Dass diese Zuneigung auf Gegenseitigkeit beruht, zeigt sich beim Gespräch mit einigen der jungen Künstlerinnen. Annika, die inzwischen das Gymnasium Vaterstetten besucht, erinnert sich noch genau, wie das war, als zehn Kinder in fünf Wochen das zehn Meter lange Werk produzierten, das am Ende sogar geteilt werden musste, um an die Wände der Schule zu passen: "Wir haben uns immer wieder in Gruppen ausgetauscht, wie wir es machen wollen. Vera ist eine tolle Lehrerin. Mir und meinen Freundinnen hat es sehr viel Spaß gemacht." Wenn die AG nicht, wie aktuell, pausiert, ist "Dienstag der schönste Tag!" sagt Drittklässlerin Rebekka, die wie ihre Schwester Johanna für einige der generell sehr überzeugenden Exponate verantwortlich ist. "Papa hat sogar gedacht, Vera hat sie gemalt." In einem Eltern-Kind-Workshop ließ er sich eines Besseren belehren. Tatsächlich war Vera Lúcia de Fátima Machado Scherpf selbst früher einmal der Ansicht, ein "echter" Maler könne nur jemand wie Picasso oder van Gogh sein. Die Wende kommt ausgerechnet im Kindergarten ihres Sohnes, als sie erstmals eine Vernissage erlebt und sich sagt "wenn die das können, kann ich das auch!"

Kunstausstellungen kennt sie vorher nicht, sie sind kein Teil ihrer zwar sehr freien, aber auch harten Kindheit und Jugend - zur Schule führt ein Fußweg von fünf Kilometern, schon als Neunjährige muss sie sich daher mit Putzen, Spülen, Babysitten Kost und Logis im Haushalt einer Lehrerin verdienen. Trotz aller Widrigkeiten schafft sie das Abitur, studiert aber nicht, sondern arbeitet im Büro. Einige Jahre später landet die junge Frau der Liebe wegen in Deutschland.
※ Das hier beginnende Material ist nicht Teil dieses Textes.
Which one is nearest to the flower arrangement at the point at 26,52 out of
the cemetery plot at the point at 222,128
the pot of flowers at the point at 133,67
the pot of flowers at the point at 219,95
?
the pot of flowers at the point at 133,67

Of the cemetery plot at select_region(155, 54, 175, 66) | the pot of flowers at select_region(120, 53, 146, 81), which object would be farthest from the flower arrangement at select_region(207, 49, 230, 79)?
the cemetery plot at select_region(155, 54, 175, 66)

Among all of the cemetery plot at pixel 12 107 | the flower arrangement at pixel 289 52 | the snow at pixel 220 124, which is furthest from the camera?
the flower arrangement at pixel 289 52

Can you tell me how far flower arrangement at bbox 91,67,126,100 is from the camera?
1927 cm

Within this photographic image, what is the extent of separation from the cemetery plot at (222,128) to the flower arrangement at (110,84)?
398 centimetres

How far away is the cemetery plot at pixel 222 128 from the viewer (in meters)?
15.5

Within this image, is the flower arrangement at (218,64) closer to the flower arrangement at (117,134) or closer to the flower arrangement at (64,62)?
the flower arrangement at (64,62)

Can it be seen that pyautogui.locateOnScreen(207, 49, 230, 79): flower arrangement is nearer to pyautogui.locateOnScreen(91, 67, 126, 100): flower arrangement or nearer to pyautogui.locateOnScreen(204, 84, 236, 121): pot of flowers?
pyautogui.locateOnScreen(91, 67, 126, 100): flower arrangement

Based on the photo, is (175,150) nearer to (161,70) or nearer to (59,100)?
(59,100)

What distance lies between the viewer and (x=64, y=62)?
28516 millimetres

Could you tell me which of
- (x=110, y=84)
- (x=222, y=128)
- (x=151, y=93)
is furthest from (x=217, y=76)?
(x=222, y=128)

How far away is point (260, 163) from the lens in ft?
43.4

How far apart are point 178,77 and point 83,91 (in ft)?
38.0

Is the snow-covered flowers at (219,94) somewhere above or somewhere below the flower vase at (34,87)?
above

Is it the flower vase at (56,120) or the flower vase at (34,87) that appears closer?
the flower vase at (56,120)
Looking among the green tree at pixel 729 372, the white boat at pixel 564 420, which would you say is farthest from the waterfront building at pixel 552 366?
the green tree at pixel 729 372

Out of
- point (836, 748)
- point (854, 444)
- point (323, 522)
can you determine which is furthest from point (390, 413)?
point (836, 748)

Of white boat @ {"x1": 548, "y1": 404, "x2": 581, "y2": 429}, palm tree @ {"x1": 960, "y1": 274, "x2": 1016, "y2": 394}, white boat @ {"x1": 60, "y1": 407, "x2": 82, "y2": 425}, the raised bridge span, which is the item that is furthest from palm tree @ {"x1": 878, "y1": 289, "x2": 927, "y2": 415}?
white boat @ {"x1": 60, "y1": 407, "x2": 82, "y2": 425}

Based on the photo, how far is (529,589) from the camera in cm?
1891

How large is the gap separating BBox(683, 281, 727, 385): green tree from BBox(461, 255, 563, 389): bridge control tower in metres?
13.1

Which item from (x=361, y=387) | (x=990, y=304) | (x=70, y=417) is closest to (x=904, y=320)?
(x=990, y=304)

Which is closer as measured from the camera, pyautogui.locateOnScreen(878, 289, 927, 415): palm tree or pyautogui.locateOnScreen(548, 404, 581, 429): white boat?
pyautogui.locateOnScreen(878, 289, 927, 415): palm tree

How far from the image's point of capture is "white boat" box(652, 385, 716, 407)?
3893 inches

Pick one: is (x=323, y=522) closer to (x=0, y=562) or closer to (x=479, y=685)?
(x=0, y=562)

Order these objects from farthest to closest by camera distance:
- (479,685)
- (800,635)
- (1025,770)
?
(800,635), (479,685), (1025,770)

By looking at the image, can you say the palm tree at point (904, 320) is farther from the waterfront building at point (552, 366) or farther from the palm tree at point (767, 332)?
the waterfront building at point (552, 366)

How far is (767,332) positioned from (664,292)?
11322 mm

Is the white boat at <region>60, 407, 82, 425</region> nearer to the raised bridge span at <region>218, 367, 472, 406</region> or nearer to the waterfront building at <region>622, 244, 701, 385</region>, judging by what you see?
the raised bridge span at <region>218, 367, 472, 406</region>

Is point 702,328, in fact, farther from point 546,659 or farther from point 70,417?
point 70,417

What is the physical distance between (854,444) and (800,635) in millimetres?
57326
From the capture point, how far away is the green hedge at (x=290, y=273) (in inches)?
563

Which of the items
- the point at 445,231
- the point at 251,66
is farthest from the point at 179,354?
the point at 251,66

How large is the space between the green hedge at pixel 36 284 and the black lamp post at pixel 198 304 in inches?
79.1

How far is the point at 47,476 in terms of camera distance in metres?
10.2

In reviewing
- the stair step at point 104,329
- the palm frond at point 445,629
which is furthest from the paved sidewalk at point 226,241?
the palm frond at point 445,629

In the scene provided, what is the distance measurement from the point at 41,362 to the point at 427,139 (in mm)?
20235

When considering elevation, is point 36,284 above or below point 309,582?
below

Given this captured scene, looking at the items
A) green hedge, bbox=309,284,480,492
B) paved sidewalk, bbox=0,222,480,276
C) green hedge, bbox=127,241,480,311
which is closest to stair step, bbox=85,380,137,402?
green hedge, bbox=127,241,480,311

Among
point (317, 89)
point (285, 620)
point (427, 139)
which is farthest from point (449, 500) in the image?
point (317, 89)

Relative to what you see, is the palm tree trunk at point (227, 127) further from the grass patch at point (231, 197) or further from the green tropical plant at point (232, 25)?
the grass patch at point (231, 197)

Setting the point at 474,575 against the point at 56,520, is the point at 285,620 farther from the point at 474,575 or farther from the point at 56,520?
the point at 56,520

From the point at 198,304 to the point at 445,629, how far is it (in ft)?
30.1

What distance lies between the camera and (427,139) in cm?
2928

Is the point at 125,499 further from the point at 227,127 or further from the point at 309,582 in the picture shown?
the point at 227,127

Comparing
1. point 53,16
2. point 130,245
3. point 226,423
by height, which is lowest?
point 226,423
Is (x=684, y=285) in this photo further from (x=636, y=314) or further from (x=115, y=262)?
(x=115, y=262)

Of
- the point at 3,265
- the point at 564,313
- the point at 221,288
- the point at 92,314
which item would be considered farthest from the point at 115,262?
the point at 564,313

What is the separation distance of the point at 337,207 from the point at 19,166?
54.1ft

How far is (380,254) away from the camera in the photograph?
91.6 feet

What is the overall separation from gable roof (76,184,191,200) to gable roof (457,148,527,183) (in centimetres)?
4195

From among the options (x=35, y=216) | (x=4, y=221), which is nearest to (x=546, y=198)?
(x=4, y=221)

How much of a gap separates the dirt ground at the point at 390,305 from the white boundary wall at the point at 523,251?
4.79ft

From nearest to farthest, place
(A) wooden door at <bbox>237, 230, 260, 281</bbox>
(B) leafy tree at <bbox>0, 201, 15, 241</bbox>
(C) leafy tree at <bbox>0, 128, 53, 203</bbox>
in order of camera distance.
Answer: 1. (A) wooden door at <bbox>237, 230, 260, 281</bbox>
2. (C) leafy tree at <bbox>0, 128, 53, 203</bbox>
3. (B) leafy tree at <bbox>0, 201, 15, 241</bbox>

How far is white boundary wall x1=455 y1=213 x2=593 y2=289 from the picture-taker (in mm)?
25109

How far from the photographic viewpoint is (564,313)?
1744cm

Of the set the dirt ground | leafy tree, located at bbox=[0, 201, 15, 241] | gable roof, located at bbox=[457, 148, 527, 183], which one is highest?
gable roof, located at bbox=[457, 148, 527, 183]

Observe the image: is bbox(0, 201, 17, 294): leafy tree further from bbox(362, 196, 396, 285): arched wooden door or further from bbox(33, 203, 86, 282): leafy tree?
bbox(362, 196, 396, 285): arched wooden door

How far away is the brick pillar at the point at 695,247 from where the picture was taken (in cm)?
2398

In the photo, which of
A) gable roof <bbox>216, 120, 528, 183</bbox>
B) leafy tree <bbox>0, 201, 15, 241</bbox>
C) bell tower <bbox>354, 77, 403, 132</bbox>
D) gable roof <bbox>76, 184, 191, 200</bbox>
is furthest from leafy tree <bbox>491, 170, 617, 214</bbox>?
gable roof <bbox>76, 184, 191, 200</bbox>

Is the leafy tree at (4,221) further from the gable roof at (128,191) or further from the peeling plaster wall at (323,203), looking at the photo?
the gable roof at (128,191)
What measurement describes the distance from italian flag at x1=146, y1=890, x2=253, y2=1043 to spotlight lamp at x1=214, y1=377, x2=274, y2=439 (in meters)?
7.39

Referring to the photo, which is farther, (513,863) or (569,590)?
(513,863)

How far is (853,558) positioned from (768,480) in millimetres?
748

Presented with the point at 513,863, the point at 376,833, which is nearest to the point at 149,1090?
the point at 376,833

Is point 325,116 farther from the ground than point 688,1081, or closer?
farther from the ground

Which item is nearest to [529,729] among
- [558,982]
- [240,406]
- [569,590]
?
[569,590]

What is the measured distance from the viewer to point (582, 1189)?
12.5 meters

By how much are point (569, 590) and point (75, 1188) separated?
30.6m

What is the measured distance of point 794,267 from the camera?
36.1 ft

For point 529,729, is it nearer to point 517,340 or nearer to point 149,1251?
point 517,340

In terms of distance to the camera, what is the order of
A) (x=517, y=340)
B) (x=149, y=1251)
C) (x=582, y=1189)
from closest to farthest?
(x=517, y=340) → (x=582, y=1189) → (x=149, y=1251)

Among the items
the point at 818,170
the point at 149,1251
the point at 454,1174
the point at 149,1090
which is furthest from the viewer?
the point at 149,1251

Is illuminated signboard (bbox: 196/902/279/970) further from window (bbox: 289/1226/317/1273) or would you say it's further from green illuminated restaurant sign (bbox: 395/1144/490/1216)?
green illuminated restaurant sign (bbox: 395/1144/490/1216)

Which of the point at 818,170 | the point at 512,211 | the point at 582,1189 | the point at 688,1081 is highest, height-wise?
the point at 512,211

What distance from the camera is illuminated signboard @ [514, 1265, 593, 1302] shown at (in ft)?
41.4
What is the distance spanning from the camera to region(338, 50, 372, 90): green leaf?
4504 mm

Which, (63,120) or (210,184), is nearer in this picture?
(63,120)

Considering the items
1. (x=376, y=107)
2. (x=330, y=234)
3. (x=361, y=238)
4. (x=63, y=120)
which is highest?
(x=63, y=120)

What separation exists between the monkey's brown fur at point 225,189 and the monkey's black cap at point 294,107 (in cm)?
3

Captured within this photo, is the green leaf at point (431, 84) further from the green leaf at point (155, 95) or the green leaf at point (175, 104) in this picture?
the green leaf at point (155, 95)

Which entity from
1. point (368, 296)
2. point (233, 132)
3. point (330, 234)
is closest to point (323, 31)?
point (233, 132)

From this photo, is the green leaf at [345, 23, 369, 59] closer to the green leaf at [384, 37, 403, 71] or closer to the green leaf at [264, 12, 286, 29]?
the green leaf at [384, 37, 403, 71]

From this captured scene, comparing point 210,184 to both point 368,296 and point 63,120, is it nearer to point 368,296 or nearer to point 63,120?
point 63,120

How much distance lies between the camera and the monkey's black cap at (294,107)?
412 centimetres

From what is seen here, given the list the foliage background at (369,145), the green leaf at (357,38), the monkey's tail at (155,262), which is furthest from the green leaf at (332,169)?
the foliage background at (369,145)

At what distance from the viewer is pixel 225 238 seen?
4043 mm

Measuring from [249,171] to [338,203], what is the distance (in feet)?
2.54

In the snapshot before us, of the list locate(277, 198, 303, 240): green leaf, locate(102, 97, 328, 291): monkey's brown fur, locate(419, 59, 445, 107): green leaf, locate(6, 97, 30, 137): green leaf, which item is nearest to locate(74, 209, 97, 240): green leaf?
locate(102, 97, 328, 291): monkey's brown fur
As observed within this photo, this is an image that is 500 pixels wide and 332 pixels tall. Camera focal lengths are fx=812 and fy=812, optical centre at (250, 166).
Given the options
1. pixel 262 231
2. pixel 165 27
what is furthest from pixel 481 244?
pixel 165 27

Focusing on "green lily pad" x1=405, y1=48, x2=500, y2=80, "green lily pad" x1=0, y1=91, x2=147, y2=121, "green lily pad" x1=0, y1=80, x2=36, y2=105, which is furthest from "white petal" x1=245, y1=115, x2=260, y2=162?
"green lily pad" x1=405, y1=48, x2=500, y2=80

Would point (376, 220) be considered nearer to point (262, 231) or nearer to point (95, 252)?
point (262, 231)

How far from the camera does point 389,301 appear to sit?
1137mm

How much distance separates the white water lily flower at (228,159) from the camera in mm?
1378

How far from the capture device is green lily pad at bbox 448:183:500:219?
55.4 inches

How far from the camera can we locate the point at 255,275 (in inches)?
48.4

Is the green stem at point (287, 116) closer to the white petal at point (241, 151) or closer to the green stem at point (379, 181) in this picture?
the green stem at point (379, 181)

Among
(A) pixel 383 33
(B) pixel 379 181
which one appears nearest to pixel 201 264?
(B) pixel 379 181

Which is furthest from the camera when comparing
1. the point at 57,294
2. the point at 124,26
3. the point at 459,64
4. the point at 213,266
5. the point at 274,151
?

Zunächst in Speyer. Die Zeit ist hart. Sie spricht die Sprache nicht und auch die Sitten sind ihr fremd. "Alles, was man zu Hause gelernt hat, ist nichts mehr wert." Sie liebt Samba, ist es gewohnt, an jedem Ort und zu jeder Zeit laut zu singen, muss nun begreifen, dass sie das nicht machen soll. Außerdem ist sie sehr allein, fühlt sich oft einsam: "Die Leute blieben für sich, keiner hat mit mir gesprochen." Viel mehr will sie nicht erzählen, es stimmt sie traurig. "Da war ich nicht so, wie ich heute bin."

Denn eigentlich ist sie ein Mensch von ansteckender Fröhlichkeit, der nun lachend von einem weisen Ratschlag des Bruders erzählt: "Mach eine Ausbildung als Friseurin. Du wirst nicht reich, kannst aber den ganzen Tag reden." So habe sie ihren Beruf gefunden, der sie, eine zerplatzte Liebe und einige Jahre später, nach Bayern bringt. Doch die Löhne in der Landeshauptstadt sind niedrig, die Mieten hingegen sehr hoch. Sie erfährt, dass in Poing eine Friseurmeisterin gesucht wird. "Es gab 1000 Mark mehr als in München und noch eine Wohnung dazu." Und in Poing wird alles anders. Endlich ist sie angekommen, fühlt sich sofort aufgenommen, "hier bin ich ein Mensch", findet ein neues Glück und dann noch zur Malerei. Darin bildet sie sich bald weiter, macht Kurse, die sie "wie eine Therapie und ein Energiebad" empfindet. Ihre Werke stellt sie im eigenen Salon aus, die Kunden sind begeistert, wollen die Bilder kaufen.

Später bringt sie den Münchner Capoeira-Trainer ihrer beiden Kinder dazu, auch in Poing diesen afrobrasilianischen Kampftanz anzubieten, was ein voller Erfolg wird. Nun schließt sich der Kreis. Denn weil man ihre Kontakte zu der Szene schätzt, kommt es zum Kontakt mit der Ganztagsschule und schließlich zur Bitte, dort die Kinder beim Malen anzuleiten. Die Ergebnisse - Landschaften, Blumen, Tiere oder Stadtansichten, gemalt oder mit den unterschiedlichsten Collagetechniken gestaltet - können sich fürwahr sehen lassen. Bleibt nur zu hoffen, dass die Ausstellung, wie von der Betreibergesellschaft des Poinger Einkaufszentrums angekündigt, sobald es wieder möglich ist, noch einmal aufgebaut wird.